Exploring Residual Networks (ResNet): A Breakthrough in Deep Learning

Exploring Residual Networks (ResNet): A Breakthrough in Deep Learning

Overview

The paper “Deep Residual Network for Image Recognition”, authored by aiming He, Xiangyu Zhang, and others in 2015, introduce new CNN-based architecture known as ResNet This paper became one of the breakthrough in the development of deep learning especially in structure of CNN. This paper present of Residual Block that can prevent degradation in deeper network. With this network, we can build deeper network without facing problem of degradation or poor performance in poor network.

paper : https://arxiv.org/pdf/1512.03385

Residual Block

Building deep network is one of the best method to gain more accuracy in image classification task. But when the network is deeper, there more likely to have poor performance than shallower network. This happen because of vanishing/exploding gradient. To prevent the vanishing/exploding gradient, there are many regularization method that already implemented like dropout, L1, and L2 regularization. But this method doesn’t guaranteed to prevent this problem.

The author present residual learning as know as residual block to prevent gradient problem. The idea of this approach is it is easier to optimize the residual mapping than to optimize the original, unreferenced mapping. To the extreme, if an identity mapping were optimal, it would be easier to push the residual to zero than to fit an identity mapping by a stack of nonlinear layers.

$$H(x) = F(x) + x$$

Experimentation

In this paper using comparison between VGG-19, Plain network and residual network. We can see that the difference of each network on image that posted in paper below.

The experimentation are done in imageNet dataset and CIFAR dataset. From the experimentation have result below.

From the result we can see that the ResNet is less error than the plain network with the same parameter. We also can conclude that the deeper the network on plain network. It have poor performance on less layer. Otherwise in ResNet the performance in deeper network have better performance than shallow network. It can conclude that the residual block increase the accuracy in deeper network by prevent the degradation.

Comparing from table 3. The ResNet with deeper network ResNet 152 achieve the best performance from the comparison in imageNet dataset.

Residual Block Method

1. Basic Residual Block (Identity Shortcut)

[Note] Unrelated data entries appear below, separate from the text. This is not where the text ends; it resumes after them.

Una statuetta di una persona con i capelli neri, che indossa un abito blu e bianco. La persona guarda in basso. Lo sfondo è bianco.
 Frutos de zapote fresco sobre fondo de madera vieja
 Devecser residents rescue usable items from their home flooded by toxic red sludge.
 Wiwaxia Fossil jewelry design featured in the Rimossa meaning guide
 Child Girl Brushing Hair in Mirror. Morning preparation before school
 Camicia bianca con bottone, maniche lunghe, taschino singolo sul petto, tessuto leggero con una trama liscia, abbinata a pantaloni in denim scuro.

Residual block consist of a few stacked layers, typically two or three. For a basic block with two layers:

$$y=F(x,{Wi})+x$$

y : the function representing the residual mapping, consisting of layers such as convolutions and activation

x = input to the block

y = output to the block

This method is suitable when the input and output dimension of the block are the same

2. Residual Block with projection Shortcut

This method modifies the shortcut connection when the input and output dimensions differ. It is uses a linear projection to match dimension

$$y=F(x,{Wi})+Wsx$$

  • Ws : Learnable linear projection, typically using 1 x 1 convolution

  • The projection adjusts the dimensions of the x to match those of F (x)

This method is used when the block changes the feature map dimensions (increasing the number of channels or downsampling)

3. Bottleneck Residual Block

For deeper network with hundreds of layers, a bottleneck design is used to reduce computational complexity while maintaining performance

$$F(x)=W3σ(W2σ(W1x))$$

W1, W2, W3 : Convolutional layers with 1 x 1, 3x3, and 1 x 1 filters

The 1 x 1 convolutions reduce and then restore the dimensions, while the 3 x 3 convolutions operates the reduced dimension

The shortcut can be identity or projection based, depending on whether dimensions match

This design reduces the number of parameters and computational cost, enabling efficient training very deep networks. This method used in ResNet 50, ResNet 101 or ResNet 15

Summary

The paper “Deep Residual Network for Image Recognition” (2015), authored by Kaiming He, Xiangyu Zhang, and others, introduces ResNet, a CNN-based architecture that revolutionized deep learning by addressing performance degradation in deep networks. The key innovation of ResNet is the Residual Block, which prevents the vanishing/exploding gradient problem and allows for the training of much deeper networks.